- _REQUIRED WORK_: Some lines below may hold the string "granularity". Count them and give only the total.

Saved data entries:
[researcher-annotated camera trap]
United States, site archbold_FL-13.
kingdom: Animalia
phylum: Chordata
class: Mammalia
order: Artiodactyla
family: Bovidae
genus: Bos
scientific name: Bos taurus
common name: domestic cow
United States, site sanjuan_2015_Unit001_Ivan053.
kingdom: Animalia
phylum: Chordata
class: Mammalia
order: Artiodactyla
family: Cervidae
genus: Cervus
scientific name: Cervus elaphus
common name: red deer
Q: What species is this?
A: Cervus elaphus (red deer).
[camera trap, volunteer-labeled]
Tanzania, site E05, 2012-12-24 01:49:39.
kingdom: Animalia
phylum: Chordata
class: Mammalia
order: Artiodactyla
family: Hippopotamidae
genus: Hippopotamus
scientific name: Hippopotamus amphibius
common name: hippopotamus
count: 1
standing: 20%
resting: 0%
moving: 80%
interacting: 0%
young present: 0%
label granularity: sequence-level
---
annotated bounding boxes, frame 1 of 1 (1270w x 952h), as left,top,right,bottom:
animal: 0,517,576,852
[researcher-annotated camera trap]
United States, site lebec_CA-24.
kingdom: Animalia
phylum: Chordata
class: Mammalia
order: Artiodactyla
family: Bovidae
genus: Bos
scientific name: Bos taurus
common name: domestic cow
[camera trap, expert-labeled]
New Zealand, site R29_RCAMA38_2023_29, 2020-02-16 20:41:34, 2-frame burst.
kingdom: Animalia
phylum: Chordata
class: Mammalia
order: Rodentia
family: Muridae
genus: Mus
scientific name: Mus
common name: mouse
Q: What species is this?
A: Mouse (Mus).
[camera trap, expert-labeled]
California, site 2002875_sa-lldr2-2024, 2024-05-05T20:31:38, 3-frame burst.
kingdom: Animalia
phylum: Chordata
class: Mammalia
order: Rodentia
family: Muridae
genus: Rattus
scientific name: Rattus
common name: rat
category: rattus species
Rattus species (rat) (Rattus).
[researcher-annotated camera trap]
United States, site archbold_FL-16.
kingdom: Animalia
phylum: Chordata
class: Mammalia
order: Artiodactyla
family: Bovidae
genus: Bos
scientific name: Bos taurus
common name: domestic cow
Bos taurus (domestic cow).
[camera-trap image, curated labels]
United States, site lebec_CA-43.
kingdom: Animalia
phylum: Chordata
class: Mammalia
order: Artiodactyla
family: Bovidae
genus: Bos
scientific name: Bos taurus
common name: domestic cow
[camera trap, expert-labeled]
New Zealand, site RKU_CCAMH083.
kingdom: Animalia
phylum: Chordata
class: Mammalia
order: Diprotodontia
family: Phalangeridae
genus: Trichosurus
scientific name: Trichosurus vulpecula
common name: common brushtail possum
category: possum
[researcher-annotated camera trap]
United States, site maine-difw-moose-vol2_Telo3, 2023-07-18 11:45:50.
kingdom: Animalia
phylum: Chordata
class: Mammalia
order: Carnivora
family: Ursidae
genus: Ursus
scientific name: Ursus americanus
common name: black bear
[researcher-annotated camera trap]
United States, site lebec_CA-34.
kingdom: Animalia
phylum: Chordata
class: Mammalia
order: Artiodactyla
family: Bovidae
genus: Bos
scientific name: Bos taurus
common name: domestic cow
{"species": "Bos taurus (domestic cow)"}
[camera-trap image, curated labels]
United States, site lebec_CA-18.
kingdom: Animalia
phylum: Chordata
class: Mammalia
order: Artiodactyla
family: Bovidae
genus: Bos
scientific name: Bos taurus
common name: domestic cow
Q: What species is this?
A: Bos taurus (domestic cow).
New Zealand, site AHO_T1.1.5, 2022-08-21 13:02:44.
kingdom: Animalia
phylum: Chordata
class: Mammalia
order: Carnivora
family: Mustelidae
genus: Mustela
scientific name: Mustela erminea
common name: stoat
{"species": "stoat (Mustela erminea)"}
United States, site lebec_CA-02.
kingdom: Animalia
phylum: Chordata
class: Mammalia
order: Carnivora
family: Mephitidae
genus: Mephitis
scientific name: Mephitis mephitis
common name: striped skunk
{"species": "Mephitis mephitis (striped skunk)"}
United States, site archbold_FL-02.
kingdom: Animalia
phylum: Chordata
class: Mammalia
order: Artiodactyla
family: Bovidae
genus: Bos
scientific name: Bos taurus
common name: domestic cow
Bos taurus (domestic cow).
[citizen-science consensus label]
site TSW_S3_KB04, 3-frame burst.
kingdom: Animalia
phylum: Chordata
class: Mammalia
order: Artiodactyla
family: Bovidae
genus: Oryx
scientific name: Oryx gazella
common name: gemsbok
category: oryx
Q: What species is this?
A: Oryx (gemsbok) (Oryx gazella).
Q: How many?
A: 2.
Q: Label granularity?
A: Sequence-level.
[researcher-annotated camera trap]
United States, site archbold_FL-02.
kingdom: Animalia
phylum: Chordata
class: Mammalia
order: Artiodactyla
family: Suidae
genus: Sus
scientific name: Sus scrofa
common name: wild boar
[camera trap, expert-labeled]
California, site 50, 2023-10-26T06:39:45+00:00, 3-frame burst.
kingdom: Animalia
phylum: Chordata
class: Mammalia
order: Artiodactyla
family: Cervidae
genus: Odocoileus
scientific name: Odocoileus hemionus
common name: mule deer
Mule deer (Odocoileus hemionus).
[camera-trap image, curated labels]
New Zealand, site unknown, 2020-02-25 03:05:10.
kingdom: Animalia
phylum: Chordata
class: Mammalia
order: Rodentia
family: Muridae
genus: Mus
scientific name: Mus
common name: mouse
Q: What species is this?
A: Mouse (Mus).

- _RESULT BELOW_: 2